So I had a day and a half to do my FIL's . He'd makes his own wine and raises goats. So my wife and I decided to m present ake him a sign for his shop.
Cedar planks, walnut goat, poplar letters. Still have some work to do


----------



## cobalt (Nov 14, 2013)

people are now asking for wine bottle stoppers after seeing my hiking pole toppers, ,the wild fowl seem the most popular so looks like i will be busy carving again , also people seem interested in a nude carved in a art deco style so it sits on top of the bottle .I suppose thats a advantage of having drawings.

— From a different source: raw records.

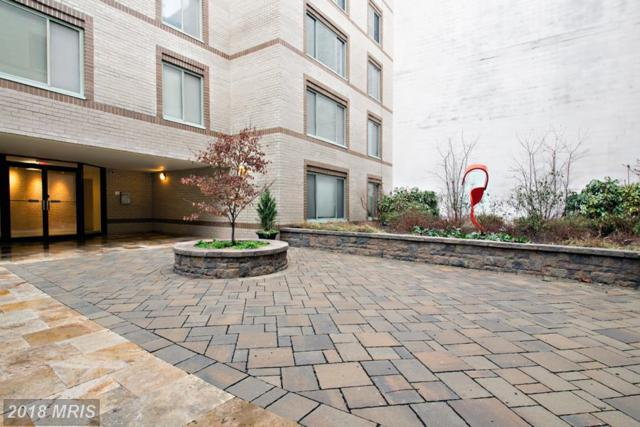 2141 Wisconsin Avenue NW #304, Washington, DC 20007 (#DC10137017) :: Pearson Smith Realty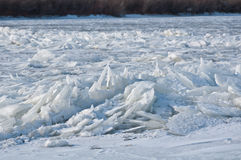 Ice chunks piled up on the river Royalty Free Stock Photography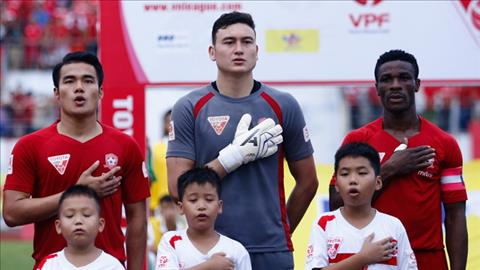 Nhan dinh Hai Phong vs Khanh Hoa 17h00 ngay 169 (V-League 2017) hinh anh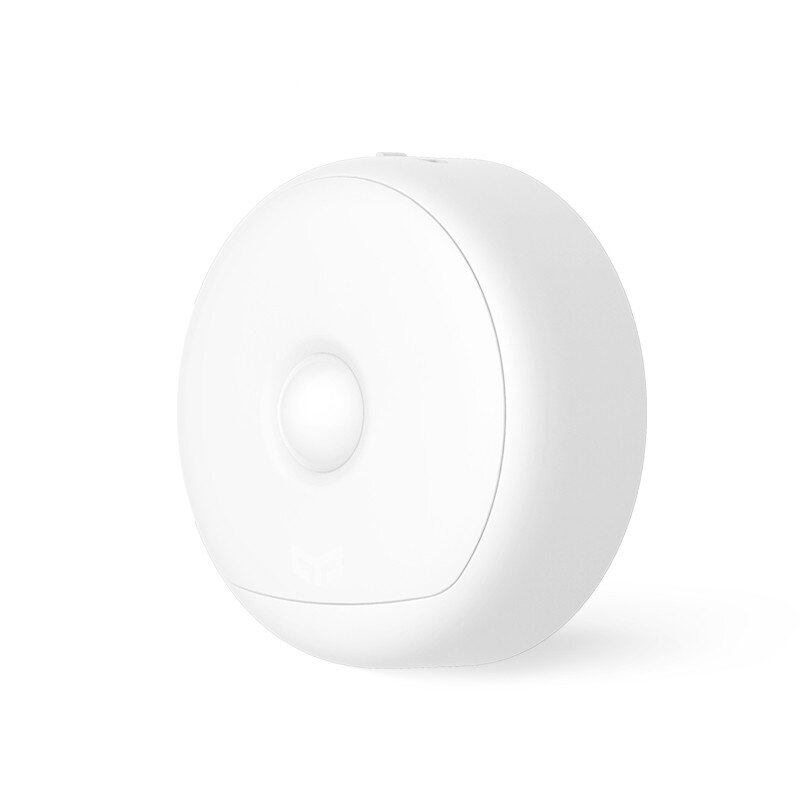 Xiaomi Yeelight YLYD01YL LED Infrared Body Motion Sensor Night Light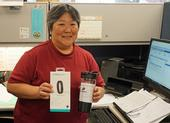 Joyce Hatanaka, a payroll services team leader in the UC ANR Business Operations Center at Kearney, won the Maintain Don't Gain Challenge completion prize.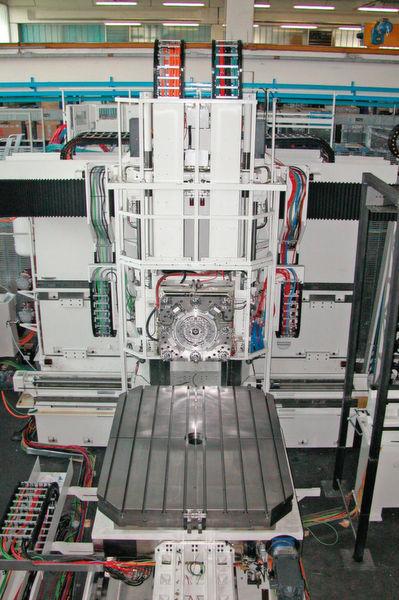 der drehtisch atu 2000 ist eine zentrale komponente in der mcm werkzeugmaschine von premium. Black Bedroom Furniture Sets. Home Design Ideas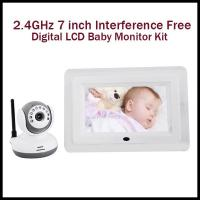Wholesale High Resolution Baby Monitor Camera , Baby Video Camera With TV Out Function from china suppliers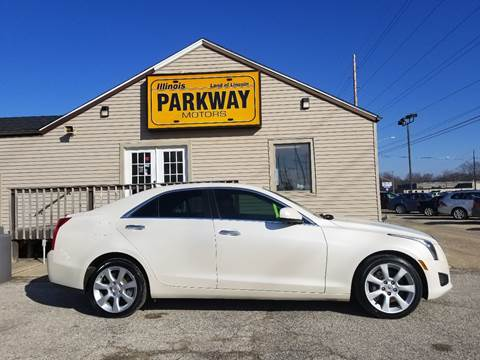 2014 Cadillac ATS for sale at Parkway Motors in Springfield IL
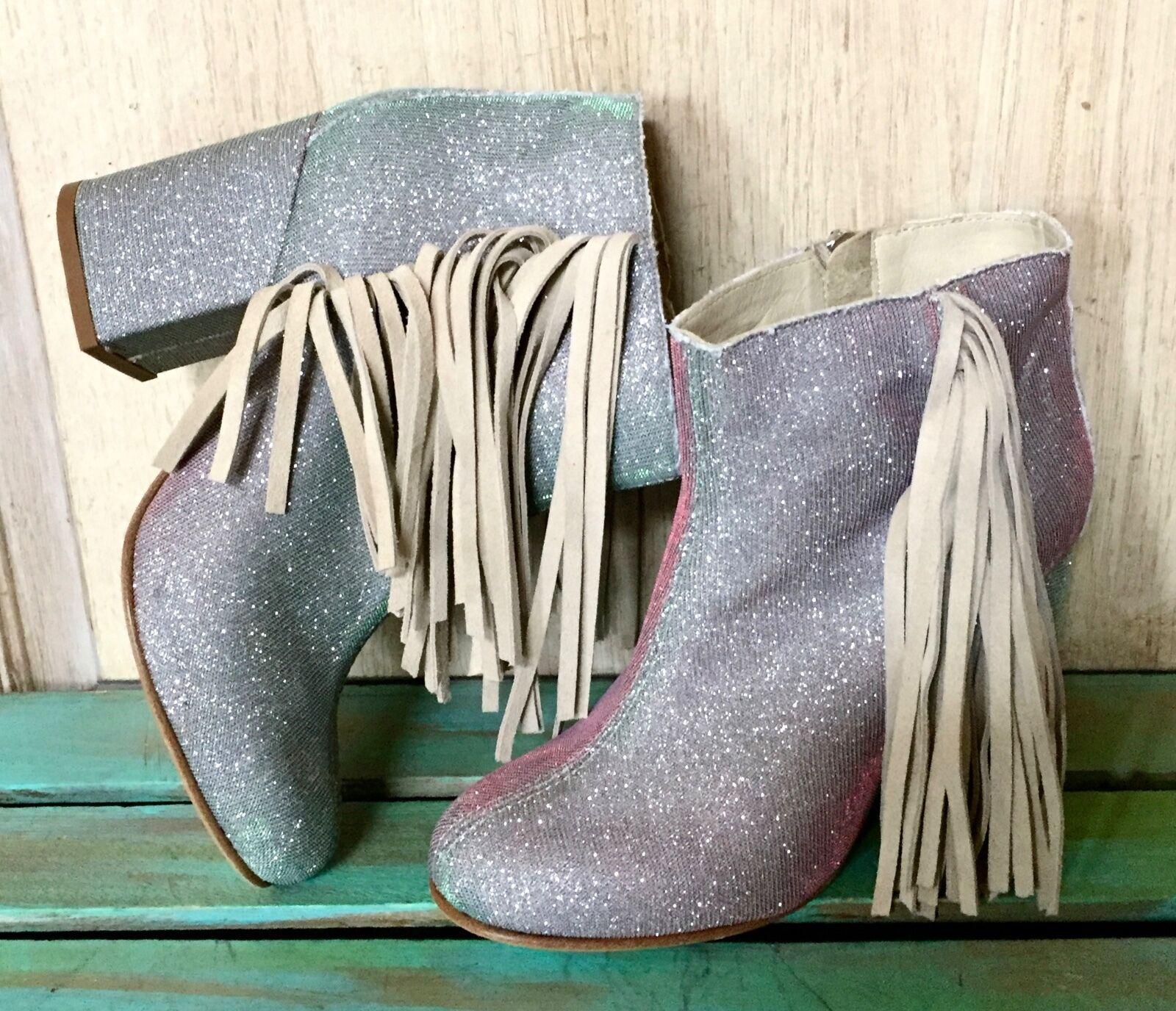 NEW Ouigal Silber Iridescent Stiefelies Suede Fringe Fringe Fringe Sides 37 6.5-7 29cc01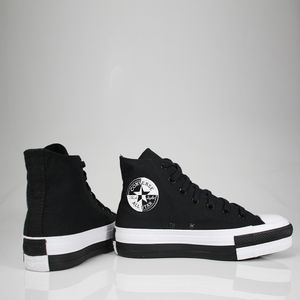 CT1481-Tenis-Chuck-Taylor-All-Star-Lift-Preto-Branco-Preto-0001-Variacao6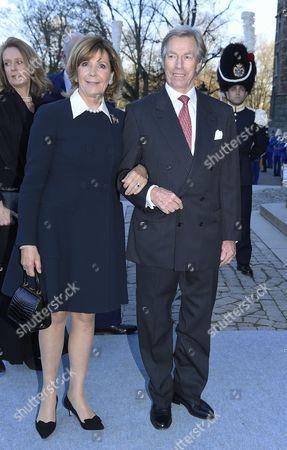 Prince Leopold of Bavaria and HRH Princess Ursula of Bavaria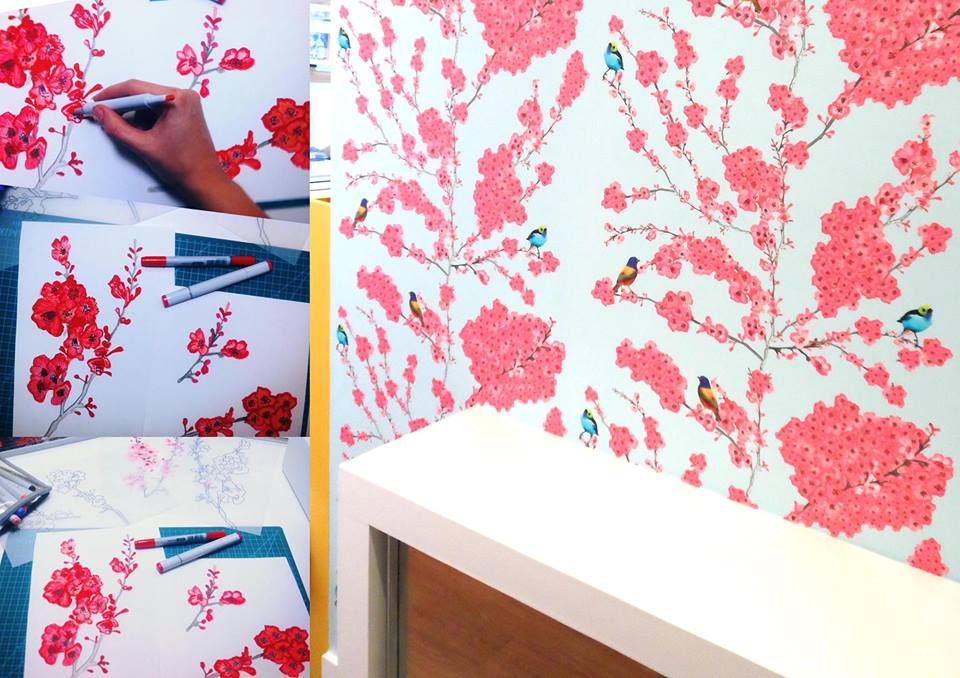 print studio-pegasus wallpaper-pattern observer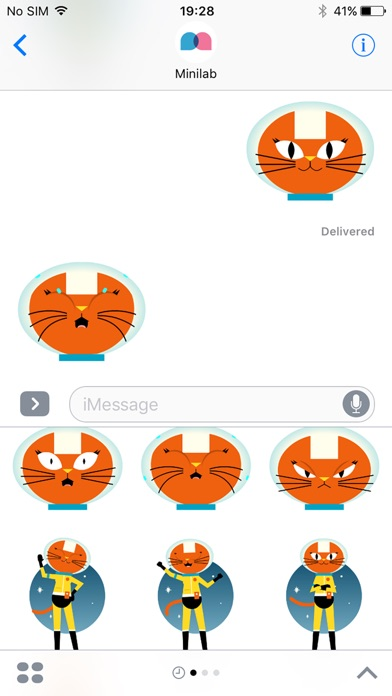Astro Cat Stickersのスクリーンショット2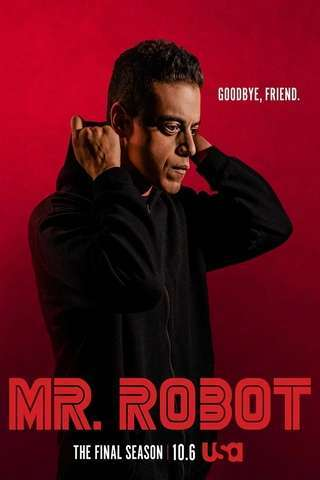 mr_robot_s4_default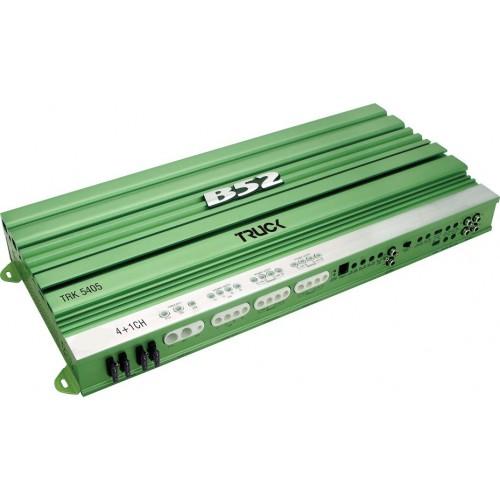 Módulo Amplificador Automotivo B52 TRK 5405 Verde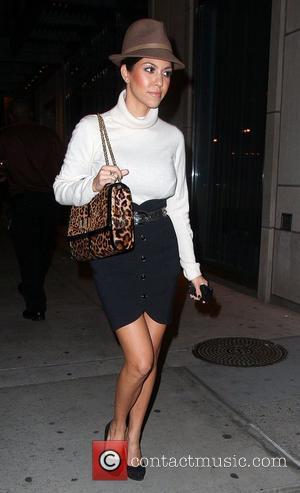 Khloe Kardashian and Leaves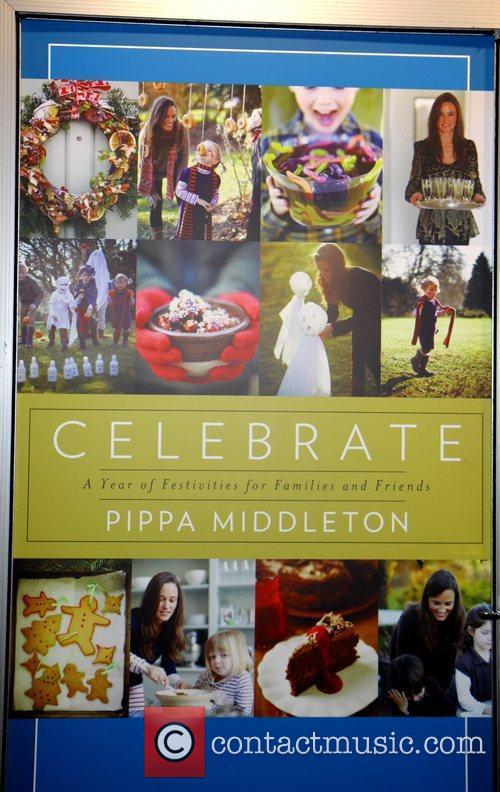 Pippa Middleton's book cover 'Celebrate' The cover of...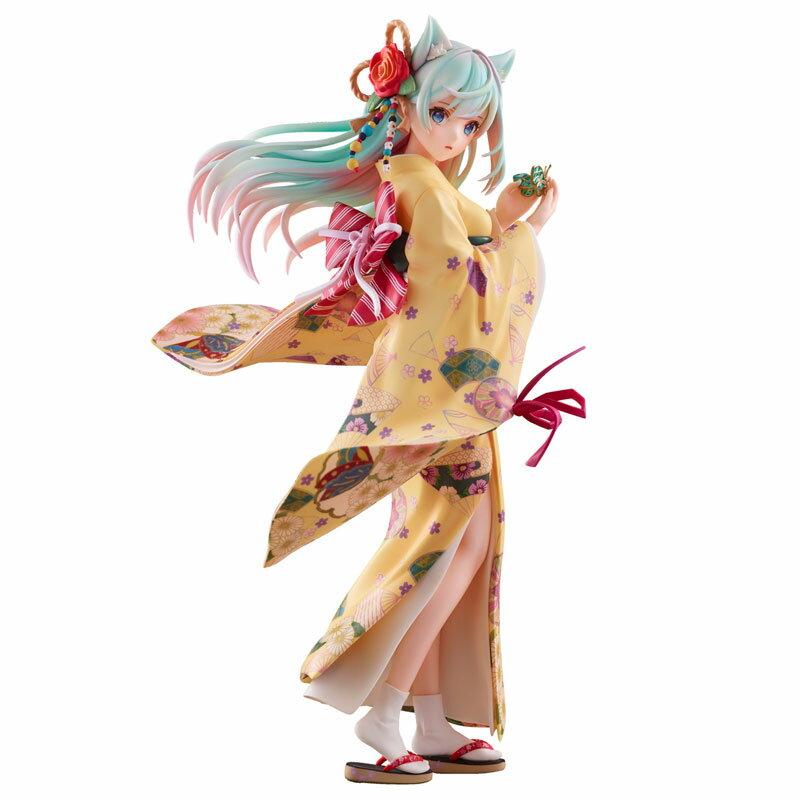 コレクション, フィギュア DS 05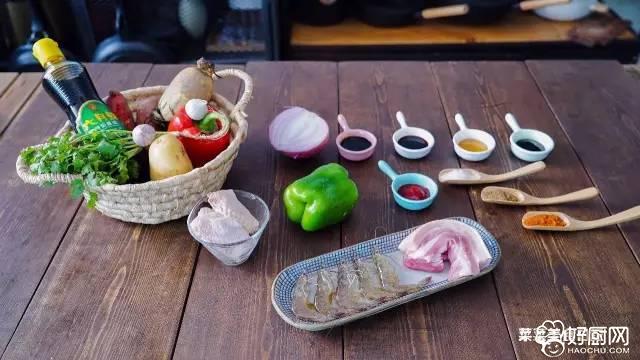 三汁鸡翅焖锅的做法步骤_1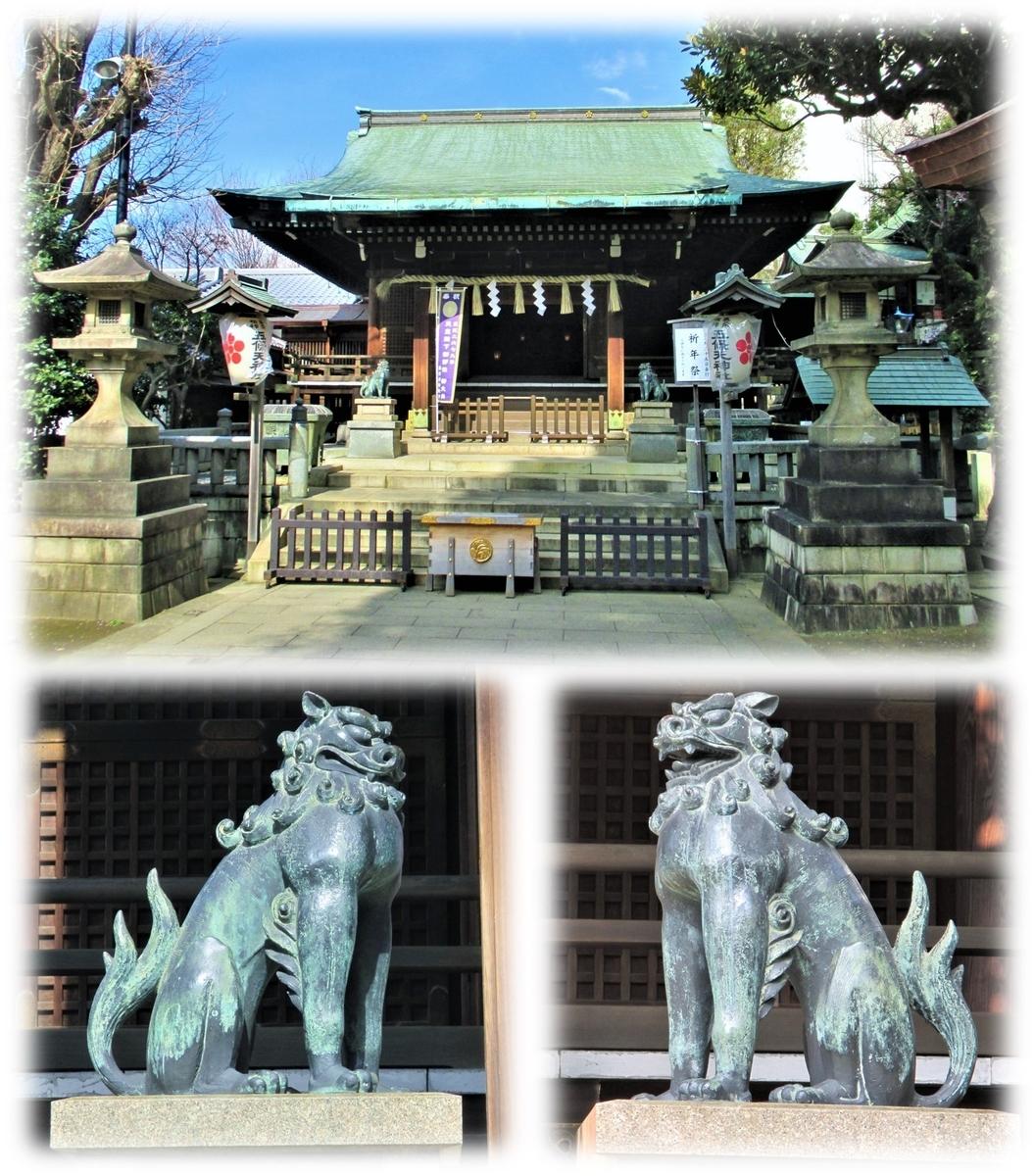 f:id:owari-nagoya55:20200614084121j:plain
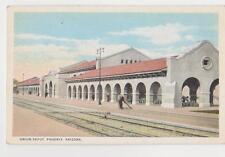 Phoenix,Arizona,Union Depot,Maricopa County,c.1918-30s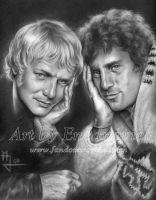 Starsky and Hutch Leaning by enednoviel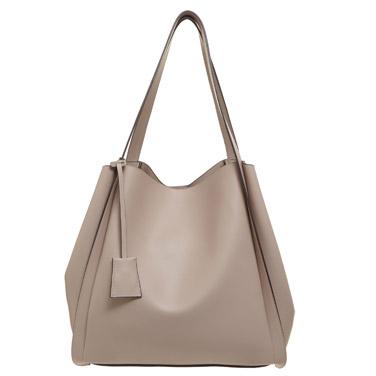 mochaAlexa Hobo Bag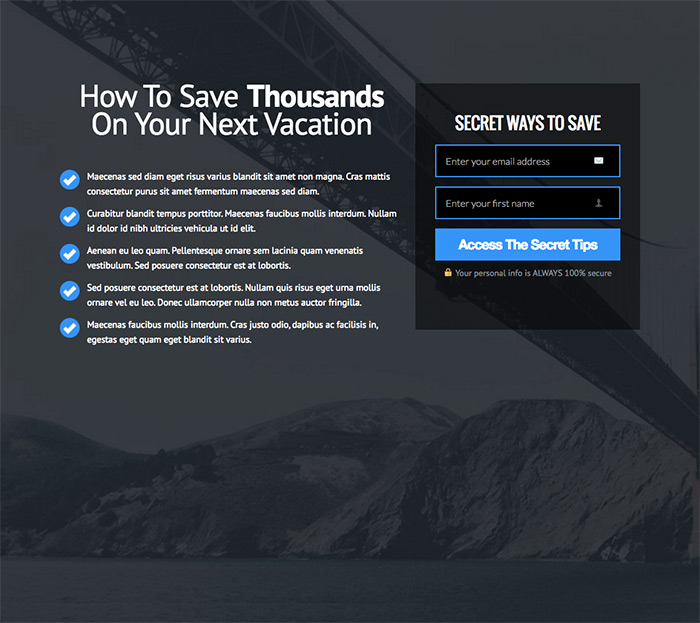 OptimizePress May Club Update | Vacation Landing Page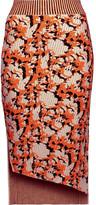 Acne Studios Jami jacquard-knit midi skirt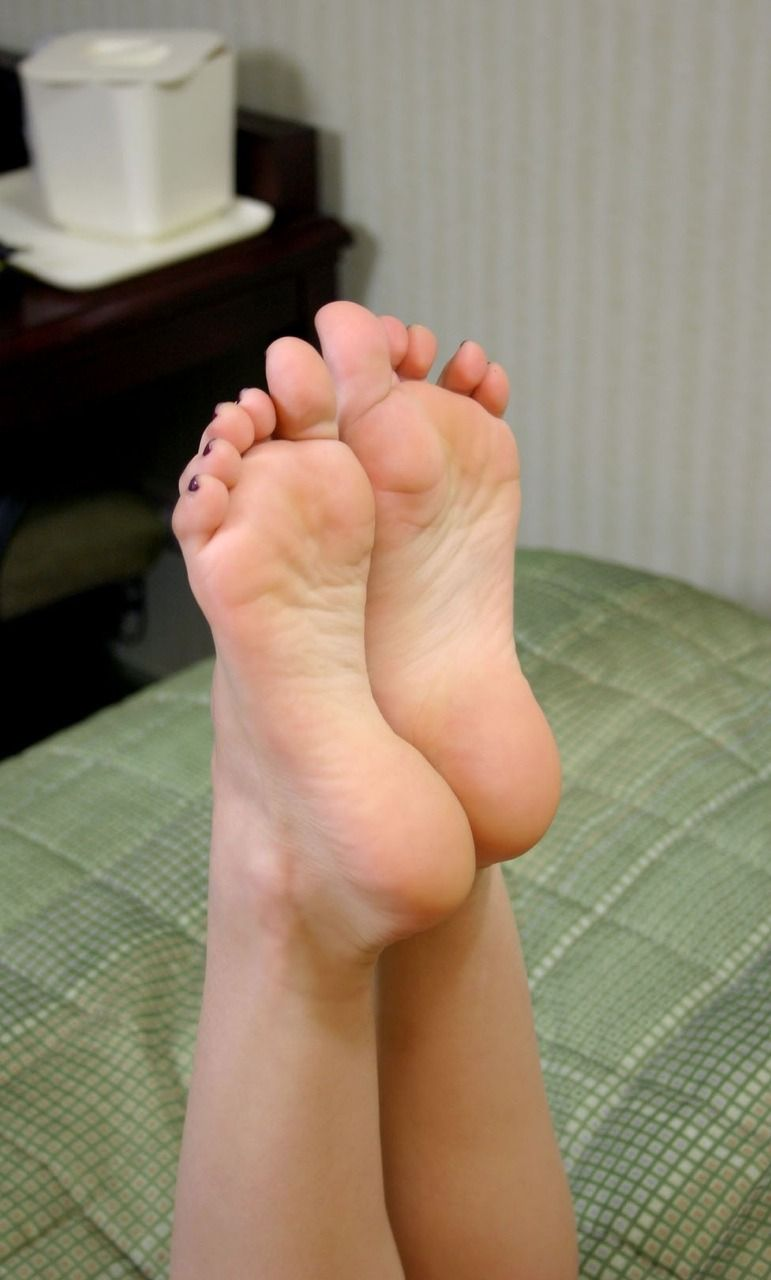 Sexy soft female naked soles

But will be pleased to get back into a routine' and carving again

have designed some viking figureheads , lord nelson and done some research on lincoln amazed they still have his hat.So lots to do



JJireh said:


> Anyone making anything besides canes for Christmas?
> 
> Here is what is keeping me from carving.
> Commission for a UT Cigar box geetar and amp
> ...





JJireh said:


> Several of my friends are very keen on this idea and are keen to have a go at it so thanks for that .i will be making a couple for my grandsons there music mad.
> 
> Just love that old traditional sound . its earthy and fresh after all the commercial music around., Looking forward to playing it myself
> 
> NICE ONE


----------



## cobalt (Nov 14, 2013)

By the way JJireh

Hope the wine was good, goes well with goat dish ?goat makes a nice curry


----------



## cobalt (Nov 14, 2013)

JJireh said:


> Anyone making anything besides canes for Christmas?
> 
> Here is what is keeping me from carving.
> Commission for a UT Cigar box geetar and amp
> ...


My grandson is well talen by the cigar box so will have to make one found a old wooden box but need to cover it with cigar pictures have to serch the web for them .he has a electric guitar and keeps ringing me up asking if its eady yet .Must admit i am fascinated by it its hisory and sound he has been searching the web for its music and wants some old skiffle instiments for his friends now to get a different sound think he wants to be the new sound around lol.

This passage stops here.